1B, 3B, 7B, and 8B Function Calling Performance

Typhoon 2 Large Model Function Calling Performance

70B Model Function Calling Performance

Typhoon 2 demonstrates superior function-calling accuracy across both Thai and English contexts, consistently outperforming comparable open-source models like Qwen2.5 and LLaMA3. Among small models, the Typhoon2–7B model leads with 75.12% (TH) and 79.08% (EN), setting a new standard for mid-sized models in structured task execution.

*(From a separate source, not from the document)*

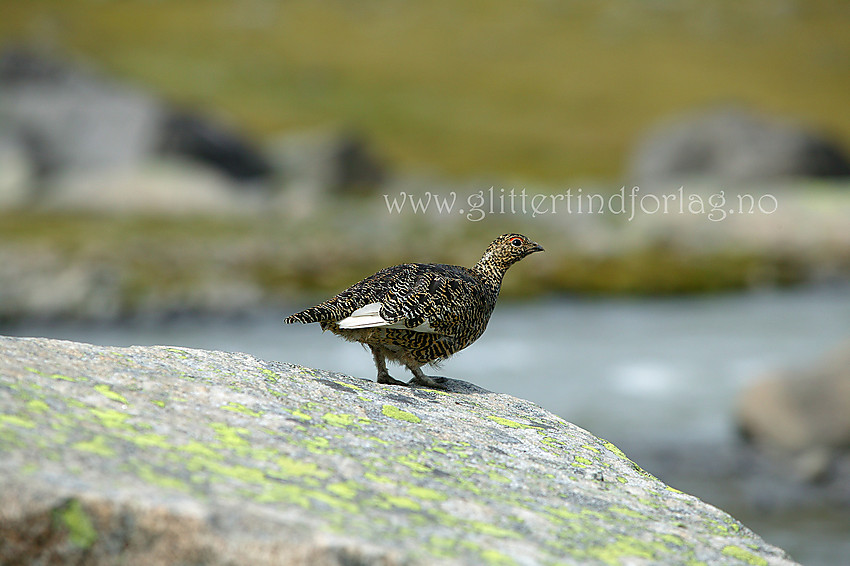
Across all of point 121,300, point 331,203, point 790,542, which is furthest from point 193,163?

For large models, the Typhoon2–70B maintains this strong performance, achieving 70.89% in Thai, on par with Qwen2.5–72B and far exceeding Llama3.1–70B. These results highlight Typhoon2’s reliability for applications requiring tool integration and structured instruction execution, making it particularly well-suited for automation workflows and real-world use cases requiring precise API interaction.

Instruction-Following

Small Models

1B, 3B, 7B, and 8B Instruction Following Performance

Model	IFEval - TH	IFEval - EN	MT-Bench-TH	MT-Bench-EN	Thai-code switching @ temp 0.7	Thai-code switching @ temp 1.0
Typhoon2-1B-instruct	52.46%	53.35%	39.725%	52.125%	96.4%	88%
Qwen2.5-1.5B-instruct	44.42%	48.45%	29.395%	69.343%	82.6%	20.6%
llama3.2-1B-instruct	31.76%	51.15%	25.824%	62.29%	97.8%	22.6%

1B Parameter Model Instruction-Following Performance

Model	IFEval - TH	IFEval - EN	MT-Bench-TH	MT-Bench-EN	Thai-code switching @ temp 0.7	Thai-code switching @ temp 1.0
Typhoon2-3B-instruct	68.36%	72.18%	53.352%	72.06%	99.2%	96%
Qwen2.5-3B-instruct	58.86%	67.25%	46.263%	78.46%	78.6%	38%
llama3.2-3B-instruct	44.84%	71.98%	43.241%	77.25%	93.8%	21.2%

3B Parameter Model Instruction-Following Performance

Model	IFEval - TH	IFEval - EN	MT-Bench-TH	MT-Bench-EN	Thai-code switching @ temp 0.7	Thai-code switching @ temp 1.0
Typhoon1.5-8B-instruct	58.68%	71.33%	51.813%	73.375%	98.6%	98.8%
Typhoon2-7B-instruct	74.37%	73.34%	61.86%	80.94%	99.2%	96.8%
Typhoon2-8B-instruct	72.6%	76.43%	57.417%	75.84%	98.8%	98%
Qwen2.5-7B-instruct	68.47%	76.82%	60%	85.37%	85.8%	20.4%
Llama3.1-8B-instruct	58.04%	77.64%	51.09%	81.18%	93%	11.2%
OpenThaiGPT1.5-7B	67.38%	75.47%	56.92%	81.06%	93.8%	28%
Pathumma1.0-7B	50.6%	46.21%	48.461%	72.75%	99.2%	91.2%
gpt-4o-0724-mini	77.37%	84.46%	75.164%	92%	99.2%	98.2%
Gemini Flash	79.11%	87.81%	76.373%	89.343%	97.6%	97.6%

7B, 8B, and Proprietary Model Instruction-Following Performance

**Typhoon 2’**s small models excel in instruction-following tasks, particularly at the 3B and 7B levels. The 7B model delivers the highest performance across IFEval-TH, MT-Bench-TH, and Code Switching Accuracy, outperforming competitors like Qwen2.5–7B. Its ability to handle bilingual inputs makes it an ideal choice for Thai-English mixed-use cases.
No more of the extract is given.